• DIRECTIONS
Please give back the listing below in full. Change nothing.

• DATA IN THIS EXERCISE

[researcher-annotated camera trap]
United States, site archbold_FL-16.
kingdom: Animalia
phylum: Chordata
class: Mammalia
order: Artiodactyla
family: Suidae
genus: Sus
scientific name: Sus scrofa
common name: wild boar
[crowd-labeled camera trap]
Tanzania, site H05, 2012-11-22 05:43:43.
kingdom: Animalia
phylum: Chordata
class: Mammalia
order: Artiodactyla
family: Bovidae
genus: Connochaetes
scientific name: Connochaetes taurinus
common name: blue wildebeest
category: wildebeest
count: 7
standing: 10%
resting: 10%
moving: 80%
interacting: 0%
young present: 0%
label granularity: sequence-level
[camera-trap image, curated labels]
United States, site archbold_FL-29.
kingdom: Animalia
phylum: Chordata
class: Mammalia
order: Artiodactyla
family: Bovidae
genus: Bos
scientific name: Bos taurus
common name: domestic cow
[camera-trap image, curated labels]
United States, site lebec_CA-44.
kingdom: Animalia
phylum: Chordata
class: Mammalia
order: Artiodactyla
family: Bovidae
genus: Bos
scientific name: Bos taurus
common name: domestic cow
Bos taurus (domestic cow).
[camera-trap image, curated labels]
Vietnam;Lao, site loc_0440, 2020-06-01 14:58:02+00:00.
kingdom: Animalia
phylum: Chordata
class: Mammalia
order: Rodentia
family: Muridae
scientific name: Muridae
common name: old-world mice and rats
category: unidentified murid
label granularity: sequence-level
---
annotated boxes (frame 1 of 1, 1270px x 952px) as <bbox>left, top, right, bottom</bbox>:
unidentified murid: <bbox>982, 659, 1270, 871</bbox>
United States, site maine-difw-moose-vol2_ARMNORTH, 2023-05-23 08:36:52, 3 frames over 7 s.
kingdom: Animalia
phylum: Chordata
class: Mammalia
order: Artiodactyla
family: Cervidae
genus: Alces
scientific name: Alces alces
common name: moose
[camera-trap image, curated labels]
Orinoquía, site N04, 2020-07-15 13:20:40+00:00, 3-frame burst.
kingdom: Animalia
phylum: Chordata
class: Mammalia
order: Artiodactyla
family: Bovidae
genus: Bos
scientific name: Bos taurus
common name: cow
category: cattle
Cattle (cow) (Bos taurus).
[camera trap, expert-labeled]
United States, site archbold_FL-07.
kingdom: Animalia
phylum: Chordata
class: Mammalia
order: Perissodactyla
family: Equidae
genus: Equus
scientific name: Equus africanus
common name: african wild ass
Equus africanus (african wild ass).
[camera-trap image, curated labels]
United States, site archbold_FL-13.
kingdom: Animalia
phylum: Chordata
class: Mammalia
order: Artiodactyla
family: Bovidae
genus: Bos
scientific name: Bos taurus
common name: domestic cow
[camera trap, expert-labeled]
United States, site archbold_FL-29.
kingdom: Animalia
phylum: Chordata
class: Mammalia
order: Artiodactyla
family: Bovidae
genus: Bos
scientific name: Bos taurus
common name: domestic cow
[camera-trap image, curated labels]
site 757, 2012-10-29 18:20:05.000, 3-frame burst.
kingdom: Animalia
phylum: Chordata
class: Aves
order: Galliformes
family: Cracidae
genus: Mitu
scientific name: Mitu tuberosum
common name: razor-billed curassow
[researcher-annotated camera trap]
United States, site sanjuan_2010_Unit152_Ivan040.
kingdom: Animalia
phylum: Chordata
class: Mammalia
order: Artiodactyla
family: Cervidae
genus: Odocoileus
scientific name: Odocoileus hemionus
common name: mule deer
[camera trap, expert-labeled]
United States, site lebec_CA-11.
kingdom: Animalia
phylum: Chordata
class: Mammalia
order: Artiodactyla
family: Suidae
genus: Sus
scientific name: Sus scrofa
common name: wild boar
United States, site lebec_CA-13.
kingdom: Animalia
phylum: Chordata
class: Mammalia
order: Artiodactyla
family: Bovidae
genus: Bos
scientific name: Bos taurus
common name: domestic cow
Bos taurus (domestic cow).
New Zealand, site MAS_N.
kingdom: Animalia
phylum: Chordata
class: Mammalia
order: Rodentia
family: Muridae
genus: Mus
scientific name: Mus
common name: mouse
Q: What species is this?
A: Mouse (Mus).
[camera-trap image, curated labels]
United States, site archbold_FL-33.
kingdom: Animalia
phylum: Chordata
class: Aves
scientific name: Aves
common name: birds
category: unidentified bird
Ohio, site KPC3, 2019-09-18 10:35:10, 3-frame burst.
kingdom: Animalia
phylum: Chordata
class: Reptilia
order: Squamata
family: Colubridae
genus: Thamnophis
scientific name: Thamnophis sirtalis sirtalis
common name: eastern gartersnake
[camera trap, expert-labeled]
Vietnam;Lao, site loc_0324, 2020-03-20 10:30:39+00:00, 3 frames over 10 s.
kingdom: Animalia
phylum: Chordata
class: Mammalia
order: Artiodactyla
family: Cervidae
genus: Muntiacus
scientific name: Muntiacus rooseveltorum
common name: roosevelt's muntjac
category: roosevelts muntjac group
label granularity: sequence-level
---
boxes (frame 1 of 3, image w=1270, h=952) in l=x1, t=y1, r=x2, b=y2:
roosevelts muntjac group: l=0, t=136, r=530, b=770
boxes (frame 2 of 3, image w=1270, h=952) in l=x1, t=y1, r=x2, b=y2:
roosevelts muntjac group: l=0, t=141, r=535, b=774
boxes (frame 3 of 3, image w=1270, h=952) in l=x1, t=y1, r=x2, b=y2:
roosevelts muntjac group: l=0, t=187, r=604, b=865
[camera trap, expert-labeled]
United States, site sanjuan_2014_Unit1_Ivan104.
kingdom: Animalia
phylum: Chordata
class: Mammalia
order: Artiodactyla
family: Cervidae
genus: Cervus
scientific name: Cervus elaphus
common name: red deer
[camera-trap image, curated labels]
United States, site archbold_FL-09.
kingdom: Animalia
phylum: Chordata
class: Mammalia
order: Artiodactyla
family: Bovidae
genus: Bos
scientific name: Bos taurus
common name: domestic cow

• RESPONSE TO THIS TASK
[researcher-annotated camera trap]
United States, site archbold_FL-16.
kingdom: Animalia
phylum: Chordata
class: Mammalia
order: Artiodactyla
family: Suidae
genus: Sus
scientific name: Sus scrofa
common name: wild boar
[crowd-labeled camera trap]
Tanzania, site H05, 2012-11-22 05:43:43.
kingdom: Animalia
phylum: Chordata
class: Mammalia
order: Artiodactyla
family: Bovidae
genus: Connochaetes
scientific name: Connochaetes taurinus
common name: blue wildebeest
category: wildebeest
count: 7
standing: 10%
resting: 10%
moving: 80%
interacting: 0%
young present: 0%
label granularity: sequence-level
[camera-trap image, curated labels]
United States, site archbold_FL-29.
kingdom: Animalia
phylum: Chordata
class: Mammalia
order: Artiodactyla
family: Bovidae
genus: Bos
scientific name: Bos taurus
common name: domestic cow
[camera-trap image, curated labels]
United States, site lebec_CA-44.
kingdom: Animalia
phylum: Chordata
class: Mammalia
order: Artiodactyla
family: Bovidae
genus: Bos
scientific name: Bos taurus
common name: domestic cow
Bos taurus (domestic cow).
[camera-trap image, curated labels]
Vietnam;Lao, site loc_0440, 2020-06-01 14:58:02+00:00.
kingdom: Animalia
phylum: Chordata
class: Mammalia
order: Rodentia
family: Muridae
scientific name: Muridae
common name: old-world mice and rats
category: unidentified murid
label granularity: sequence-level
---
annotated boxes (frame 1 of 1, 1270px x 952px) as <bbox>left, top, right, bottom</bbox>:
unidentified murid: <bbox>982, 659, 1270, 871</bbox>
United States, site maine-difw-moose-vol2_ARMNORTH, 2023-05-23 08:36:52, 3 frames over 7 s.
kingdom: Animalia
phylum: Chordata
class: Mammalia
order: Artiodactyla
family: Cervidae
genus: Alces
scientific name: Alces alces
common name: moose
[camera-trap image, curated labels]
Orinoquía, site N04, 2020-07-15 13:20:40+00:00, 3-frame burst.
kingdom: Animalia
phylum: Chordata
class: Mammalia
order: Artiodactyla
family: Bovidae
genus: Bos
scientific name: Bos taurus
common name: cow
category: cattle
Cattle (cow) (Bos taurus).
[camera trap, expert-labeled]
United States, site archbold_FL-07.
kingdom: Animalia
phylum: Chordata
class: Mammalia
order: Perissodactyla
family: Equidae
genus: Equus
scientific name: Equus africanus
common name: african wild ass
Equus africanus (african wild ass).
[camera-trap image, curated labels]
United States, site archbold_FL-13.
kingdom: Animalia
phylum: Chordata
class: Mammalia
order: Artiodactyla
family: Bovidae
genus: Bos
scientific name: Bos taurus
common name: domestic cow
[camera trap, expert-labeled]
United States, site archbold_FL-29.
kingdom: Animalia
phylum: Chordata
class: Mammalia
order: Artiodactyla
family: Bovidae
genus: Bos
scientific name: Bos taurus
common name: domestic cow
[camera-trap image, curated labels]
site 757, 2012-10-29 18:20:05.000, 3-frame burst.
kingdom: Animalia
phylum: Chordata
class: Aves
order: Galliformes
family: Cracidae
genus: Mitu
scientific name: Mitu tuberosum
common name: razor-billed curassow
[researcher-annotated camera trap]
United States, site sanjuan_2010_Unit152_Ivan040.
kingdom: Animalia
phylum: Chordata
class: Mammalia
order: Artiodactyla
family: Cervidae
genus: Odocoileus
scientific name: Odocoileus hemionus
common name: mule deer
[camera trap, expert-labeled]
United States, site lebec_CA-11.
kingdom: Animalia
phylum: Chordata
class: Mammalia
order: Artiodactyla
family: Suidae
genus: Sus
scientific name: Sus scrofa
common name: wild boar
United States, site lebec_CA-13.
kingdom: Animalia
phylum: Chordata
class: Mammalia
order: Artiodactyla
family: Bovidae
genus: Bos
scientific name: Bos taurus
common name: domestic cow
Bos taurus (domestic cow).
New Zealand, site MAS_N.
kingdom: Animalia
phylum: Chordata
class: Mammalia
order: Rodentia
family: Muridae
genus: Mus
scientific name: Mus
common name: mouse
Q: What species is this?
A: Mouse (Mus).
[camera-trap image, curated labels]
United States, site archbold_FL-33.
kingdom: Animalia
phylum: Chordata
class: Aves
scientific name: Aves
common name: birds
category: unidentified bird
Ohio, site KPC3, 2019-09-18 10:35:10, 3-frame burst.
kingdom: Animalia
phylum: Chordata
class: Reptilia
order: Squamata
family: Colubridae
genus: Thamnophis
scientific name: Thamnophis sirtalis sirtalis
common name: eastern gartersnake
[camera trap, expert-labeled]
Vietnam;Lao, site loc_0324, 2020-03-20 10:30:39+00:00, 3 frames over 10 s.
kingdom: Animalia
phylum: Chordata
class: Mammalia
order: Artiodactyla
family: Cervidae
genus: Muntiacus
scientific name: Muntiacus rooseveltorum
common name: roosevelt's muntjac
category: roosevelts muntjac group
label granularity: sequence-level
---
boxes (frame 1 of 3, image w=1270, h=952) in l=x1, t=y1, r=x2, b=y2:
roosevelts muntjac group: l=0, t=136, r=530, b=770
boxes (frame 2 of 3, image w=1270, h=952) in l=x1, t=y1, r=x2, b=y2:
roosevelts muntjac group: l=0, t=141, r=535, b=774
boxes (frame 3 of 3, image w=1270, h=952) in l=x1, t=y1, r=x2, b=y2:
roosevelts muntjac group: l=0, t=187, r=604, b=865
[camera trap, expert-labeled]
United States, site sanjuan_2014_Unit1_Ivan104.
kingdom: Animalia
phylum: Chordata
class: Mammalia
order: Artiodactyla
family: Cervidae
genus: Cervus
scientific name: Cervus elaphus
common name: red deer
[camera-trap image, curated labels]
United States, site archbold_FL-09.
kingdom: Animalia
phylum: Chordata
class: Mammalia
order: Artiodactyla
family: Bovidae
genus: Bos
scientific name: Bos taurus
common name: domestic cow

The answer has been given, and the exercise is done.